Source code for autojob.harvest.harvesters.ddec6
"""DDEC6 charge analysis harvesting utilities.
This module defines the :func:`.get_ddec6_index_map` and
:func:`.harvest_ddec6_results` functions and the :class:`.DDEC6Analysis` class.
:func:`.get_ddec6_index_map` and :func:`.harvest_ddec6_results` can be used
to parse DDEC6 charge data. :class:`.DDEC6Analysis` is the data model for
DDEC6 charge analysis data.
Example:
from pathlib import Path
from autojob.harvest.harvesters.ddec6 import harvest_ddec6_results
outputs = harvest_ddec6_results(Path.cwd())
"""
import json
import logging
import math
from pathlib import Path
from typing import Annotated
from typing import TypeVar
import warnings
import ase
from ase.geometry import geometry
import ase.io
from pydantic import PlainSerializer
from pymatgen.command_line.chargemol_caller import ChargemolAnalysis
from pymatgen.core.periodic_table import Element
from typing_extensions import TypedDict
from autojob import SETTINGS
logger = logging.getLogger(__name__)
DDEC_NET_ATOMIC_CHARGE_FILE = "DDEC6_even_tempered_net_atomic_charges.xyz"
CHGCAR = "CHGCAR"
POSCAR = "POSCAR"
POTCAR = "POTCAR"
logger = logging.getLogger(__name__)
_T = TypeVar("_T")
StringSerialized = Annotated[
_T, PlainSerializer(lambda x: str(x), return_type=str)
]
[docs]
class BondedToDict(TypedDict):
"""Bond order information between a primary atom and another atom.

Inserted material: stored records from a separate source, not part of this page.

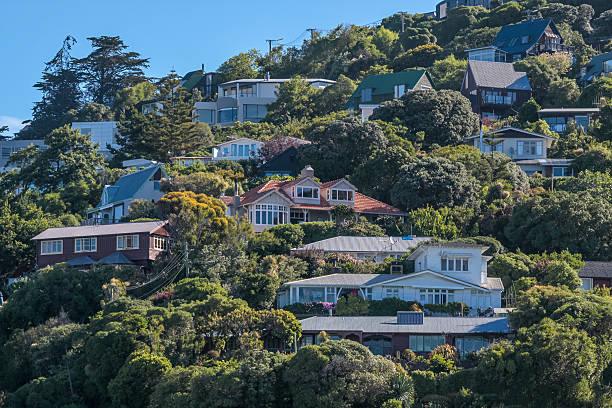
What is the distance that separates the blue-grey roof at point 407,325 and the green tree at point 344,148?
2704cm

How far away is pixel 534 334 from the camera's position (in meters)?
44.7

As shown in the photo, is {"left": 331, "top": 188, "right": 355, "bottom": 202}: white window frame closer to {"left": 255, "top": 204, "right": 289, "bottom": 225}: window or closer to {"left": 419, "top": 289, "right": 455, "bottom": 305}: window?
{"left": 255, "top": 204, "right": 289, "bottom": 225}: window

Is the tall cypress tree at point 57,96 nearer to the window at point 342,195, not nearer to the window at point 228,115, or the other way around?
the window at point 228,115

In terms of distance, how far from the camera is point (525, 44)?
11056 cm

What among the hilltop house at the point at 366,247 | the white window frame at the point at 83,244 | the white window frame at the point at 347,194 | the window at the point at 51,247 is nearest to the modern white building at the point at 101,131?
the white window frame at the point at 347,194

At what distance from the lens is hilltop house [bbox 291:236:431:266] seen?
202 ft

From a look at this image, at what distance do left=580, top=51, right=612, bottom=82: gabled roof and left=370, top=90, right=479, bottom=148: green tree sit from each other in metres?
21.2

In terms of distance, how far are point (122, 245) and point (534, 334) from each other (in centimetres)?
2750

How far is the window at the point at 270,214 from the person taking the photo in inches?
2712

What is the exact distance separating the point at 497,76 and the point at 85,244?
48.6 meters

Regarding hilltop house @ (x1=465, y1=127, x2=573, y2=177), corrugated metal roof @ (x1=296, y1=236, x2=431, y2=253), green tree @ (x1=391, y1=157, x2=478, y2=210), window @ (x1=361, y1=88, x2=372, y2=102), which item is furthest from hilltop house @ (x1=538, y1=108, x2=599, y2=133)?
corrugated metal roof @ (x1=296, y1=236, x2=431, y2=253)

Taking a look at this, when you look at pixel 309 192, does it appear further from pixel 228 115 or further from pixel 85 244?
pixel 228 115

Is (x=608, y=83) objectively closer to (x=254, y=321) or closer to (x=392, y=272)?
(x=392, y=272)

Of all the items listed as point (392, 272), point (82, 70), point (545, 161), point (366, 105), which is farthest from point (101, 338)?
point (82, 70)
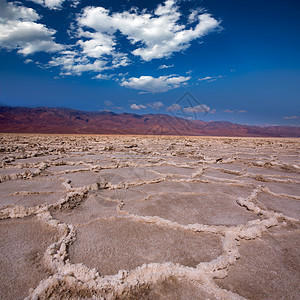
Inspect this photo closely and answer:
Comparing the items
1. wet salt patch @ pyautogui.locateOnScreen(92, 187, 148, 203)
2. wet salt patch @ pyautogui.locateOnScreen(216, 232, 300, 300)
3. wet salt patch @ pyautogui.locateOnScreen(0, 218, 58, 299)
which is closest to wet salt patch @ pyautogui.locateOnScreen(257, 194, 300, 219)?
wet salt patch @ pyautogui.locateOnScreen(216, 232, 300, 300)

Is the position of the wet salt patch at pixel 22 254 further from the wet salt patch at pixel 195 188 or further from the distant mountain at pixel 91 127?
the distant mountain at pixel 91 127

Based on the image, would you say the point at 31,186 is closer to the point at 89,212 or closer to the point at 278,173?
the point at 89,212

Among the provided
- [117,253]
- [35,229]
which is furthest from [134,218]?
[35,229]

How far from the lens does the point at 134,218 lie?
1.78 m

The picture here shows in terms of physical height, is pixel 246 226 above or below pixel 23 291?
above

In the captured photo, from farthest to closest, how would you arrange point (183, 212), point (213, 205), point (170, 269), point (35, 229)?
1. point (213, 205)
2. point (183, 212)
3. point (35, 229)
4. point (170, 269)

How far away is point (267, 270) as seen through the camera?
3.87 ft

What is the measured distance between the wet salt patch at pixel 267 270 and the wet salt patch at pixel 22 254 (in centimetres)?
109

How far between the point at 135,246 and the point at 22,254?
782 mm

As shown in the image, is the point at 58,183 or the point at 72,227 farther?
the point at 58,183

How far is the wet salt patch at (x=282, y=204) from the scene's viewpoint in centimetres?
201

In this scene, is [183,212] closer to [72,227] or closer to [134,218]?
[134,218]

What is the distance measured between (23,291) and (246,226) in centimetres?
167

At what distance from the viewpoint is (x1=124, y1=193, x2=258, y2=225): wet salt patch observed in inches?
71.4
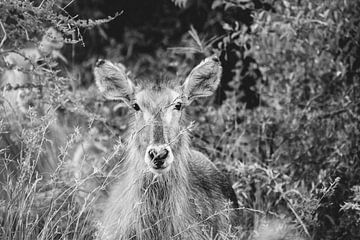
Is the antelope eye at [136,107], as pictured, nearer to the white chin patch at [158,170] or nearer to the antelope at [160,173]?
the antelope at [160,173]

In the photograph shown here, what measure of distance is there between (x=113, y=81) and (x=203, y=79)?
2.31 feet

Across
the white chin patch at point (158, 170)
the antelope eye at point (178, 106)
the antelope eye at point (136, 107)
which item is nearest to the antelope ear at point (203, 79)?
the antelope eye at point (178, 106)

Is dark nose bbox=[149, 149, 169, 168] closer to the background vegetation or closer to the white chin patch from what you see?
the white chin patch

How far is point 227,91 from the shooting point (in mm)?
7074

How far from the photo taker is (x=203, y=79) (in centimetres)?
541

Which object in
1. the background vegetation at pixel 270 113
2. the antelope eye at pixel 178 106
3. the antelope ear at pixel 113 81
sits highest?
the antelope ear at pixel 113 81

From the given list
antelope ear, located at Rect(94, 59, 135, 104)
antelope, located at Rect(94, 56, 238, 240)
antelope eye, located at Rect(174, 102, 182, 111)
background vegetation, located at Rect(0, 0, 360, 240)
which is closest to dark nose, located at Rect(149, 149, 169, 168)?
antelope, located at Rect(94, 56, 238, 240)

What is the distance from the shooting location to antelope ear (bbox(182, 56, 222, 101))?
17.5 feet

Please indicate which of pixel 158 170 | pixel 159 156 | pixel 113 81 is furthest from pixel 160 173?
pixel 113 81

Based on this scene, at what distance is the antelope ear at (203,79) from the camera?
532 centimetres

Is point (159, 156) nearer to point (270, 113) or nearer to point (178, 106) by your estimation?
point (178, 106)

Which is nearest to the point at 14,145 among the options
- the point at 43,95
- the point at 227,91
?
the point at 43,95

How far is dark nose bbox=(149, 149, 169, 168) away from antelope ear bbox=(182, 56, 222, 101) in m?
0.86

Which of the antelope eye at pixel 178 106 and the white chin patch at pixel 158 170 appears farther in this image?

This dictionary assumes knowledge of the primary atom.
Keys:
index: The index of the non-primary atom.
element: The element of the non-primary atom.
bond_order: The order of the bond between the primary atom and the
atom specified by the ``"index"`` and ``"element"`` keys.

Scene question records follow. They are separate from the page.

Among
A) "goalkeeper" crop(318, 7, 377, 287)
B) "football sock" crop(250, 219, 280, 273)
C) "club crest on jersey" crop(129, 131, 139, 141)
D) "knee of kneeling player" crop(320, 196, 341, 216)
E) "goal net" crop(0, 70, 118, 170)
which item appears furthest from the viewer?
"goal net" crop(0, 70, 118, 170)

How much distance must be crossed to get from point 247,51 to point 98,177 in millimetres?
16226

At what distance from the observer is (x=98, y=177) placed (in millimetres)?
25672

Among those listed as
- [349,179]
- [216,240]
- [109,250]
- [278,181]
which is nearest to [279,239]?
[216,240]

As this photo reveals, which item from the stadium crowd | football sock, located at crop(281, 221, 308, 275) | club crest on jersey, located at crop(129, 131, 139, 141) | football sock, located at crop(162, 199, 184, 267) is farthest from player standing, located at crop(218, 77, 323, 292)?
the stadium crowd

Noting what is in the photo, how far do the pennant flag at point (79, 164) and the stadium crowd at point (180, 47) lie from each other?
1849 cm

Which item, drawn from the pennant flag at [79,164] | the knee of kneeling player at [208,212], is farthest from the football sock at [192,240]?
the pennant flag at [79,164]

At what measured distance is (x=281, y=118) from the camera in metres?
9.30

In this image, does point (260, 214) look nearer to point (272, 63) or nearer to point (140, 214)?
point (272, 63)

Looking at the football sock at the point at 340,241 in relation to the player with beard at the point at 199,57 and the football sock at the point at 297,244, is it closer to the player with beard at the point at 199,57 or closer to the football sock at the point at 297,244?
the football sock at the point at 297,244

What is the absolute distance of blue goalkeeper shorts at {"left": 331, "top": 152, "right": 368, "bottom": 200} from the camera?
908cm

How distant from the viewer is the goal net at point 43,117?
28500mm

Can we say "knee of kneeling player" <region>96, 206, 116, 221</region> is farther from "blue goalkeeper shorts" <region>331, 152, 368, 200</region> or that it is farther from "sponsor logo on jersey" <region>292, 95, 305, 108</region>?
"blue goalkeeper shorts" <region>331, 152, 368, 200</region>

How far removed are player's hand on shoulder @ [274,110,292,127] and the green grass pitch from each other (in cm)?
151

direction: The direction of the bond between the primary atom and the
atom specified by the ``"index"`` and ``"element"`` keys.
spin_polarization: The spin polarization of the bond between the
primary atom and the atom specified by the ``"index"`` and
``"element"`` keys.
"""
index: int
element: StringSerialized[Element]
bond_order: float
direction: tuple[float, float, float]
spin_polarization: float
[docs]
class BondOrders(TypedDict):
"""Bond order information between a "primary" atom and other atoms.
Keys:
element: The element of the "primary" atom to which the bond order
information belongs.
bonded_to: A list of dictionaries with bond order information.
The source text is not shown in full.